### TEXTO DE LEITURA
□ □ □ □ □
E agora, como podemos retomar o diálogo?
Nos últimos anos vivemos, talvez em nível mundial, uma polarização do diálogo. Em partes por conta de uma divisão política forçada, sentimos a exigência de escolher lados – esquerda, direita, dentro, fora, sim ou não. E não há espaço para meios termos. Mesmo quem não se sente pertencente a um ou outro pólo, acaba comprando esta polarização para se sentir pertencente.
Quando o mundo nos apresenta a uma nova situação é comum que a gente reaja com extremos. É tudo ou nada – primeiro, nós mergulhamos de cabeça em um posicionamento, para depois encontrarmos um equilíbrio. O problema é que nós não somos interruptores, não existimos de um ou outro lado, mas somos seres fluídos e é possível ser e não ser ao mesmo tempo, acreditar e não acreditar, defender e não defender. Existe espaço para todo tipo de incongruência.
Todo esse movimento de polarização fez com que perdêssemos a habilidade de dialogar. Isso porque nos extremos não existe exceção, não existe abertura para outras possibilidades. Entre relações rompidas e famílias divididas, o que acontece é que quanto mais nos fechamos em grupos com as mesmas opiniões que nós – nossos clusters – menos precisamos dialogar. E quando esse diálogo é necessário, acaba aparecendo de forma inflamada, com brigas e manifestações de ódio. E agora chega o momento de retomar o diálogo, ou talvez aprender a dialogar, pela primeira vez. Mas como desenvolver essa habilidade sendo que sentimos a necessidade de defender nossos pontos e não ceder ao diferente?
Por sorte, não estamos partindo do zero, temos diversos estudos e obras com instruções que nos ensinam como retomar o diálogo. O livro ‘Comunicação não-violenta’, de Marshall B. Rosenberg, foi escrito em 2003 com o intuito de apresentar técnicas para aprimorar relacionamentos pessoais e profissionais. Mesmo não partindo do tema da polarização, nos apresenta habilidades muito importantes para que possamos sair de um diálogo respeitando e sendo respeitado. O autor vai nos dizer que a raiz de nossos conflitos interpessoais está mais na forma como expressamos nossas opiniões, do que nas opiniões em si. O conceito de Comunicação não-violenta aparece como uma alternativa de diálogo para estimular a empatia e a compaixão – ambos extremamente necessários para cultivarmos nossas relações.
□ □ □ □ □
### LISTA DE TAREFAS
(a) Repita o trecho do texto sobre polarização e diálogo de "E agora, como" até "tipo de incongruência.".
(b) Diga se cada afirmação abaixo concorda com o texto sobre polarização e diálogo, respondendo sim ou não e citando literalmente as palavras do texto que decidem a questão. (i) O livro "Comunicação não-violenta" foi escrito em 2003. (ii) O livro parte do tema da polarização. (iii) Para o autor do livro, a raiz dos conflitos interpessoais está mais nas opiniões em si do que na forma de expressá-las.
(c) Prossiga com o texto sobre polarização e diálogo a partir da última frase apresentada.

### DADOS
□ □ □ □ □
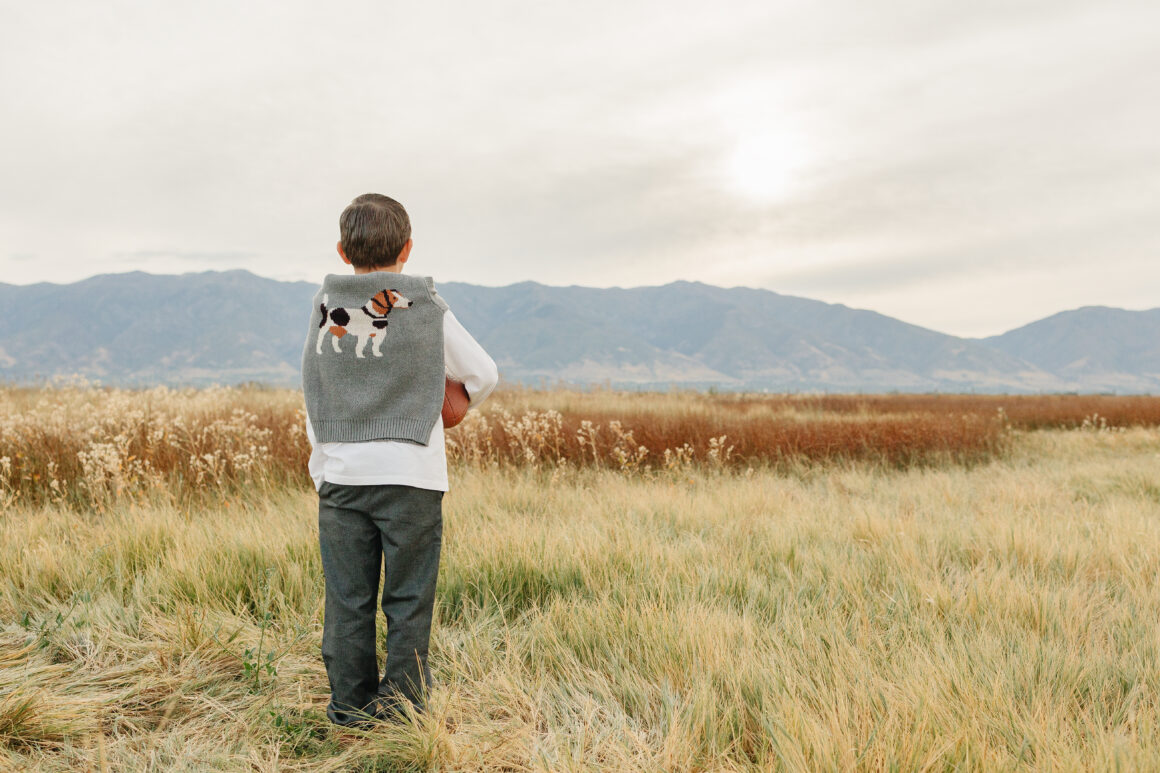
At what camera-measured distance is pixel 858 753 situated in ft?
5.68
□ □ □ □ □
### RESPOSTAS
(a)
E agora, como podemos retomar o diálogo?
Nos últimos anos vivemos, talvez em nível mundial, uma polarização do diálogo. Em partes por conta de uma divisão política forçada, sentimos a exigência de escolher lados – esquerda, direita, dentro, fora, sim ou não. E não há espaço para meios termos. Mesmo quem não se sente pertencente a um ou outro pólo, acaba comprando esta polarização para se sentir pertencente.
Quando o mundo nos apresenta a uma nova situação é comum que a gente reaja com extremos. É tudo ou nada – primeiro, nós mergulhamos de cabeça em um posicionamento, para depois encontrarmos um equilíbrio. O problema é que nós não somos interruptores, não existimos de um ou outro lado, mas somos seres fluídos e é possível ser e não ser ao mesmo tempo, acreditar e não acreditar, defender e não defender. Existe espaço para todo tipo de incongruência.

(b)
(i) Sim: "foi escrito em 2003".
(ii) Não: "Mesmo não partindo do tema da polarização".
(iii) Não: "a raiz de nossos conflitos interpessoais está mais na forma como expressamos nossas opiniões, do que nas opiniões em si".

(c)
A técnica parte do princípio de que precisamos reconhecer nossas tendências violentas – isso significa que, em condições de competitividade, naturalmente somos apoiados a usar estratégias de violência verbal ou física, tudo justificado pela defesa do que é nosso (seja nossa posse ou nossa opinião). O contrário seria a forma como tendemos a agir em ambientes acolhedores e cooperativos, com compaixão e empatia. Portanto, o primeiro ponto ensinado pelo autor é que diminuímos a probabilidade de que o outro seja violento, e também o nosso instinto violento quando criamos ambientes de diálogo que sejam acolhedores e compassivos. Para tanto, a principal técnica de comunicação não-violenta é a mudança de foco de ataque às opiniões para a expressão de como estamos nos sentindo diante delas. Sendo assim, ao invés de desmerecer a opinião do outro, podemos expor que aquela fala fez com que nos sentíssemos desrespeitados, tristes ou angustiados.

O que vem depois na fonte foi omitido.